今週は、本メールマガジンへ読者のかたからいただいた
感想やご意見の中から、「なるほど!」「確かに!」と
感じた言葉づかいやメールマナーに関するものを紹介してきました。

次のメールは
VOL.1245 < 過度の敬語(4)>名前を尋ねるときの注意 


で取りあげた
「お名前を頂戴してよろしいですか」に対し
「お名前を教えていただけますか」が適切と述べた点
についていただいたものです。

<読者からのメール>———————————————-

反論するわけではなく、ご参考までに。

名前を聞く場合に、
英語、インドネシア語、マレー語では、
「お名前を頂戴してよろしいですか」(May I have your name?)のほうが、
「お名前を教えていただけますか」(Would you tell me your name?)より
一般的、かつ、より丁寧な言い方です。

英語のhaveと日本語の「頂戴する」のニュアンスと一般性が
若干食い違うとともに、

「相手に行動をお願いする」より「自分の行動の許可をもらう」ほうが
丁寧な表現だと考えられているからなんでしょうね。

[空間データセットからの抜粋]
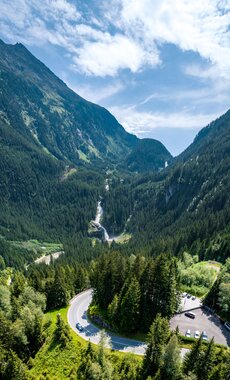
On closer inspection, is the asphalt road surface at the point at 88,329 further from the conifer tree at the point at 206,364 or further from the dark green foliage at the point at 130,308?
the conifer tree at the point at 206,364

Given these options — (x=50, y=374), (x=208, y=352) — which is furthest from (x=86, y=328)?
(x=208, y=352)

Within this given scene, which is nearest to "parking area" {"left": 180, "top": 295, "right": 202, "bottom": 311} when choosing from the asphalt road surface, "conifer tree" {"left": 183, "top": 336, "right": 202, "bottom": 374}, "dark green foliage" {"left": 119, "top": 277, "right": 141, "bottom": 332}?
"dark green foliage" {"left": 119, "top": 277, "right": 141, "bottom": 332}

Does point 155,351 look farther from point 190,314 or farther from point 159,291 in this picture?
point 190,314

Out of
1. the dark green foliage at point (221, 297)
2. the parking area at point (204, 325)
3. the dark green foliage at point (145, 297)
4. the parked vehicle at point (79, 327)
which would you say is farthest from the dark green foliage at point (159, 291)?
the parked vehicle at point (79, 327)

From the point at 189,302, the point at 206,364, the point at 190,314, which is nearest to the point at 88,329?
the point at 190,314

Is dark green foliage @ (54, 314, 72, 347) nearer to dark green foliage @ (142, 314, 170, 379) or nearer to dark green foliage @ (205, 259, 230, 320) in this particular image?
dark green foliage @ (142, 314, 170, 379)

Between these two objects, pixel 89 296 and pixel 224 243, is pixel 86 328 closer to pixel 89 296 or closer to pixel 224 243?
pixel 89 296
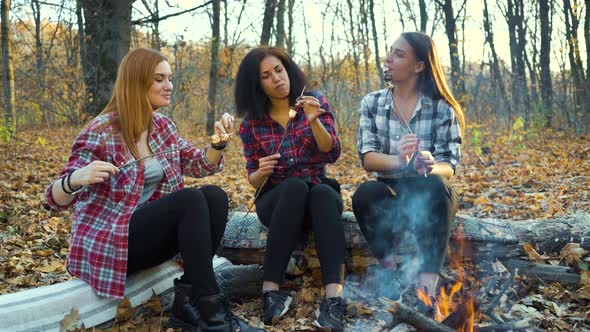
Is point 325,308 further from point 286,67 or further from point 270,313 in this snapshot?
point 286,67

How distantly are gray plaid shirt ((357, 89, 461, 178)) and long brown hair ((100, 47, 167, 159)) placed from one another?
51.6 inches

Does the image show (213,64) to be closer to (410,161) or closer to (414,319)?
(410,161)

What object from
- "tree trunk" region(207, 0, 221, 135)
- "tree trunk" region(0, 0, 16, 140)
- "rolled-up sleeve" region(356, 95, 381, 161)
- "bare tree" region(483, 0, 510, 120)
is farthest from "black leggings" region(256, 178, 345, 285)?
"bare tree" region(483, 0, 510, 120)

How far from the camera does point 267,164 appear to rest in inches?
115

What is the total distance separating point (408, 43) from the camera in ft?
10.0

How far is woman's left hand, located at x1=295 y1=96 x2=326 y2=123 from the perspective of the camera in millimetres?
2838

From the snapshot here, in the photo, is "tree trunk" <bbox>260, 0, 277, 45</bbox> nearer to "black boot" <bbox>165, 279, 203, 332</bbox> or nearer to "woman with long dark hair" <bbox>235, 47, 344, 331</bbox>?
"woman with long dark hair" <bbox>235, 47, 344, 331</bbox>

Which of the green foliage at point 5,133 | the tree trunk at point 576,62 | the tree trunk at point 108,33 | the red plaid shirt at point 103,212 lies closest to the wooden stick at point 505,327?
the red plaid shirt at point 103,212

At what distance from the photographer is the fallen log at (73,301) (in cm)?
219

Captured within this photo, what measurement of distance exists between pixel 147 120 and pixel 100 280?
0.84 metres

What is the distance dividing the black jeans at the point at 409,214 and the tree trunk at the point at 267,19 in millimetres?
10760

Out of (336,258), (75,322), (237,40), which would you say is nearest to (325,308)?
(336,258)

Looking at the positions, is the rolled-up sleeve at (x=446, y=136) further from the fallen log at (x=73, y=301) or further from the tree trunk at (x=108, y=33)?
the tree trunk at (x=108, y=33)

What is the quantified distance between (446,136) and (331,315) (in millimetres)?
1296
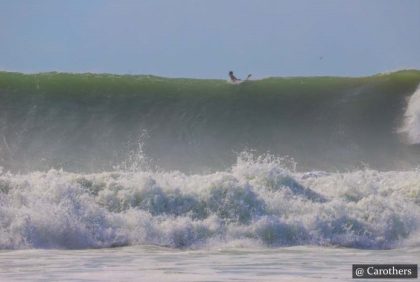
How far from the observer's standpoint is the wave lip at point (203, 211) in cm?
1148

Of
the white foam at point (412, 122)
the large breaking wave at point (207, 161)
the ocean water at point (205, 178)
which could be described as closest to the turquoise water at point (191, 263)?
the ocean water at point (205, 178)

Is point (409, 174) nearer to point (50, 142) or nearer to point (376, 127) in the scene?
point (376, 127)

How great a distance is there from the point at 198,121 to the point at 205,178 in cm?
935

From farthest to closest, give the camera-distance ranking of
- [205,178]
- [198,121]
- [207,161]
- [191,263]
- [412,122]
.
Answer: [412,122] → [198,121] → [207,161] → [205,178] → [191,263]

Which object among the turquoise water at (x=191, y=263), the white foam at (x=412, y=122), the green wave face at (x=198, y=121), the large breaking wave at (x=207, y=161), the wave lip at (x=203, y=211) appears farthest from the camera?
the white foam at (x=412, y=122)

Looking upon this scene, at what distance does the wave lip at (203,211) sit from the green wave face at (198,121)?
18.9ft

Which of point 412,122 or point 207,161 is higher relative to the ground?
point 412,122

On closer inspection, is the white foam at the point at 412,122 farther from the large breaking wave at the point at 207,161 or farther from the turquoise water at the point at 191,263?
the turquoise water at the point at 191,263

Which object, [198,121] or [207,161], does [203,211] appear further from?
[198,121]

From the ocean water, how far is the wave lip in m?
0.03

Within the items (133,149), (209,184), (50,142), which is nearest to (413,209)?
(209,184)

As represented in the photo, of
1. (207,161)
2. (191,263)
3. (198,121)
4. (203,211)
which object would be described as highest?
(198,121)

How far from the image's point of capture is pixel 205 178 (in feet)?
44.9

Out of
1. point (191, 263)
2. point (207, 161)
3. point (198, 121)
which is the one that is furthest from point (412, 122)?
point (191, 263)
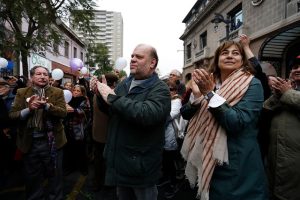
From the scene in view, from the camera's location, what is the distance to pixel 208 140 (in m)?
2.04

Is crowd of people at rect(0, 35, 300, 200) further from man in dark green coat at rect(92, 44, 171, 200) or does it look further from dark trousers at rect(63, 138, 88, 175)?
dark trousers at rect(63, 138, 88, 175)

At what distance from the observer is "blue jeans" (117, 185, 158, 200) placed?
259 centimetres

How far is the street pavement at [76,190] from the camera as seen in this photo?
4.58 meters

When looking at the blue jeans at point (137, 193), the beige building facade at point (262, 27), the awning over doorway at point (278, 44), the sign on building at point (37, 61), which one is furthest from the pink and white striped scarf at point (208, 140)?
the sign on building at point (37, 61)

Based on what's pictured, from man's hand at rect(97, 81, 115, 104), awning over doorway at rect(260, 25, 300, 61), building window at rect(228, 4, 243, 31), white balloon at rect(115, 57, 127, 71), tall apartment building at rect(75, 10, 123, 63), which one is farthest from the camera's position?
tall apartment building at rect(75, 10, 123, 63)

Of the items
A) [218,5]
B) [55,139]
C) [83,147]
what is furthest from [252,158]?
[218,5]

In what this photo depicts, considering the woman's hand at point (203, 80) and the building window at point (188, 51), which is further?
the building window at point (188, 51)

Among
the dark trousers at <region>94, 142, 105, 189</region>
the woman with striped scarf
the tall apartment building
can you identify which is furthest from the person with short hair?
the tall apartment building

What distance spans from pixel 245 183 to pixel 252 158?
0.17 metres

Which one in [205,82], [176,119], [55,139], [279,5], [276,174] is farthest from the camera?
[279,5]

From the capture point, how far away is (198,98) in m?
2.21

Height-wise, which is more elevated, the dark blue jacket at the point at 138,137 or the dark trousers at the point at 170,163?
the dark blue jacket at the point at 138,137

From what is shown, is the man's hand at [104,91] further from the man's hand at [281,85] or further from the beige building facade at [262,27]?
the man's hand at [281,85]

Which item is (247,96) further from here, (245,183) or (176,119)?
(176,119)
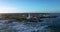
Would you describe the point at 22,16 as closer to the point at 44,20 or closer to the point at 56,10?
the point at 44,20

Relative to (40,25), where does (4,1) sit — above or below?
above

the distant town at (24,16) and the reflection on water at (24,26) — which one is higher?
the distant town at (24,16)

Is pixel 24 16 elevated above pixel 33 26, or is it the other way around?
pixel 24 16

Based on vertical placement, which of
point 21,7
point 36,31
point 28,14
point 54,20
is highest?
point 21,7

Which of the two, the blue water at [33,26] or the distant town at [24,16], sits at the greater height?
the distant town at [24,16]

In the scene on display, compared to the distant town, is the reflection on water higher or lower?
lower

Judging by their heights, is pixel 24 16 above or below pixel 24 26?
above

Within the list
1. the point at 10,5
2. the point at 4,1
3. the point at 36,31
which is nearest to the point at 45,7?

# 課題概要
本文の読者からのメールによれば、英語、インドネシア語、マレー語で名前を尋ねるとき、より一般的で丁寧とされるのはどちらの言い方ですか。

# 解答
「お名前を頂戴してよろしいですか」(May I have your name?)のほうです。